Agnóstico – relativo ao agnosticismo.
Agnosticismo (1) – do grego “a”, sem; e “gnosis”, conhecimento; doutrina que declara o absoluto inacessível ao espírito humano e professa uma completa ignorância relativamente ao princípio e à essência de todos os fenómenos físicos e morais.

Hoje, os termos gnóstico ou agnóstico não são de uso comum, não fazem parte de nossa linguagem quotidiana. Normalmente os termos de pouco uso tem o risco de terem seu conceito deformado e desviado do seu real significado, sendo deturpado e mal compreendido com o passar do tempo, principalmente quando seu significado envolve conceitos que possam sustentar opiniões divergentes dos diversos interesses particulares de estruturas sociais ou filosóficas instituídas.

Observamos no dia-a-dia o uso de termos cujo conceito desconhecemos; repetimos e damos o crédito supondo que quem o utilizou nos deu uma base suficiente. Porém isso não é o bastante, pode ser enganoso e prejudicial, pois, podemos abraçar um conceito insuficiente e por vezes desvirtuado de seu sentido original. Mesmo nos dicionários verificamos mudanças que levam a uma má interpretação de seu sentido original pela acção do tempo e o famoso “uso e costumes”.

Temos ouvido falar em agnóstico como antónimo (2) de gnóstico. Literalmente, agnóstico, significa um desconhecedor ou ignorante, mas, em sentido figurativo descreve uma pessoa sem fé religiosa, que não obstante se ressente de ser chamada de ateísta.

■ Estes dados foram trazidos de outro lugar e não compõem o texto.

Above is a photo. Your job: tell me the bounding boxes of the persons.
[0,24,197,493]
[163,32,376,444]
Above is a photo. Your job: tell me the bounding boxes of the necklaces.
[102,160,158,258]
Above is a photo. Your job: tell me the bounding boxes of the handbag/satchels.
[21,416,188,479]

Gnostikoi em grego indica aqueles que possuem a gnose ou o conhecimento. O gnóstico é o conhecedor e não o seguidor de alguém que pode ser um conhecedor.

Em suas origens, os gnósticos viveram durante os 3 e 4 primeiros séculos da era cristã. O gnosticismo tornou-se um sistema definido de pensamento com sua origem num passado remoto, acumulando ao longo do tempo conhecimento das mais diversas fontes se fundindo em um sistema único. Esse sincretismo (3) vem do antigo Egipto e com maior força da Pérsia (hoje Irão) como da Babilónia.

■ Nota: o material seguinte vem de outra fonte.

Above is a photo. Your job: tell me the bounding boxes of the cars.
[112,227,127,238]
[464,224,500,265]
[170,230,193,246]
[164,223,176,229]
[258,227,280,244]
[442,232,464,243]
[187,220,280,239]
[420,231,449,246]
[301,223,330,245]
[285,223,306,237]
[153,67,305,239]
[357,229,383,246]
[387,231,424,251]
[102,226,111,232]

Eram ávidos escritores deixando vários textos em sua época, porém, dado suas ideias avançadas (como livre pensadores) e como não se submetiam a dogmas temporais, não eram estimados, pois ameaçavam, ou melhor, suas ideias incomodavam e punham em risco as instituições existentes, o que causou uma incansável perseguição e destruição de sua literatura (gnóstica), pelos queimadores de livros e caçadores de hereges da Igreja.

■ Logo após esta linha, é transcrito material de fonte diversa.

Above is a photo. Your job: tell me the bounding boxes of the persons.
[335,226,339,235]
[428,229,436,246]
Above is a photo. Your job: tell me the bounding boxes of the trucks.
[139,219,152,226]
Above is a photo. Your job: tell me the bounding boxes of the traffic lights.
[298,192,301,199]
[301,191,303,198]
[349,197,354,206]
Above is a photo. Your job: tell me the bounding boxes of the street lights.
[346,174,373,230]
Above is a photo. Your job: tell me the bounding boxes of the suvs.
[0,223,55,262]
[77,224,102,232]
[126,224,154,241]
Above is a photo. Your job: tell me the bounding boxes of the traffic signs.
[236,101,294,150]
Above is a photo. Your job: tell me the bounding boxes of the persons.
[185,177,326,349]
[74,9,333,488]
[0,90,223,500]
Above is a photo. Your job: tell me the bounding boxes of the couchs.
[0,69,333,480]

Não se intitularam gnósticos, mas assim foram denominados por não serem cristãos, nem judeus ou seguidores de tradições de antigos cultos, mas pessoas que compartilhavam entre si certas atitudes perante a vida, consistindo isso na convicção de que o conhecimento directo, pessoal e absoluto das verdades autênticas da existência é acessível aos seres humanos e que a obtenção de tal conhecimento deve sempre constituir a suprema realização da vida humana. Clement de Alexandria (150 / 220 A.D., data imprecisa) designa gnose como “o conhecimento de quem somos, o que nos tornamos, onde estamos, em que lugar fomos colocados; onde fomos precipitados, onde somos redimidos; que é nascimento, que é renascimento”. É uma espécie imediata de conhecimento que penetra na consciência como um lampejo sem esforço do raciocínio, uma iluminação da consciência. Essa aquisição de conhecimento, essa revelação intuitiva pode ser possibilitada pela realização de rituais e cerimónias.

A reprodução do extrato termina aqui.